Oudewater, 't welk men, ten allen tijde, voor eenen Sleutel van Holland heeft gehouden, is eene tamelijk sterke Stad. De Vestingwerken bestaan uit eenen Hoofdwal, en zeven Bolwerken met drie Halve Maanen, alles omringd van eene diepe Graft. Men heeft 'er vier Poorten: de Broekerpoort; de Lindschooterpoort, eertijds het Kasteel; de Nieuwe of Utrechtschepoort; en de Ysselpoort; de laatste dient tot eene Hoofdwagt voor de Bezettinge. Het getal der Huizen vindt men op vijfhonderdvierendertig begroot. Het Stadhuis is een vrij aanzienlijk gebouw. In de Vergaderplaats der Vroedschap, een ruim vertrek, ziet men de Spaansche wreedheden, van den Jaare 1575, kunstig uitgebeeld, in eene groote Schilderij door D. STOOP. De Hervormde Kerk, gebouwd, naar men wil, reeds in den Jaare 1003, is zeer ruim en aanzienlijk, met een sterken Toren. Aan eene der pilaaren hangt een Marmeren Gedenkteken, ter eere van RUDOLF SNELLIUS VAN ROYEN, Hoogleeraar in de Wiskunde te Leiden, in den Jaare 1613 alhier begraaven. Door twee Leeraars wordt de Gereformeerde Gemeente bediend. Uit onvermogen van Stads Kasse, heeft men, al voor lang, een derden Leeraar afgeschaft. De Roomschgezinden hebben 'er twee Vergaderplaatzen; de eene behoort aan de Jansenisten. Ter verzorginge van ouderloozen en behoeftige bejaarden, dienen een Weeshuis, een Gasthuis en een Armenhuis. Men hadt hier voormaals een gezelschap van Rederijkers; zij hielden hunne zamenkomsten in een geweezen klein Kerkje, zedert in een Latijnsch School veranderd. Berugt is de Waag van Oudewater, door het gebruik, welk men 'er eertijds van plagt te maaken, in het weegen van persoonen, van Toverije beschuldigd. Indien de oorsprong dier gewoonte aan Keizer KAREL DEN V moet worden toegeschreeven, strekt zij der naagedagtenisse van dien Vorst tot eere. Want, door het gewigt eens zo genaamden Tovenaars zo laag te bepaalen, dat genoegzaam ieder volwassen mensch, zelf van de tengerste gestalte, altoos zwaarder weegt, spaarde de Keizer veele ongelukkigen in 't leeven; die voorts, uit kragt eens getuigschrifts, te Oudewater afgegeeven, elders veilig waren.

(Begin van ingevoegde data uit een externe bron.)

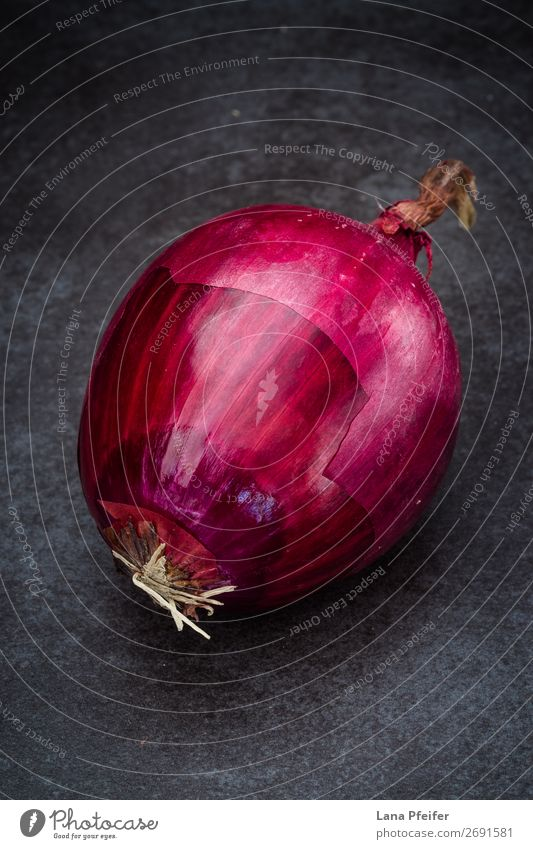 Red onion in close up Food Vegetable Fruit Nutrition Eating Kitchen Dark Fresh Bright Natural Colour background Ingredients one Onion recipe Surface Unpeeled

— Onder de geleerde Mannen, welke Oudewater heeft voortgebragt, zijn meest bekend JACOBUS ARMINIUS, de grondlegger van de Gezinte der Remonstranten, en RUDOLPHUS SNELLIUS, beroemd Wiskunstenaar, beide Hoogleeraaren aan 's Lands Hoogeschool te Leiden. Het kweeken van Hennip, en het spinnen van Touwwerk, geeft een bestaan aan een goed aantal van Ingezeetenen. De Regeering bestaat uit Baljuw, die tevens Dijkgraaf is van de Landen onder Oudewater behoorende, twee Burgemeesteren, zeven Schepenen en achttien Vroedschappen. Eindelijk merken wij hier nog aan, dat Oudewater eene der kleine Hollandsche Steden is, welke, eertijds, ter Dagvaart beschreeven wierden, doch, om deeze of geene redenen, al voor lang, van dat Voorregt zijn uitgeslooten.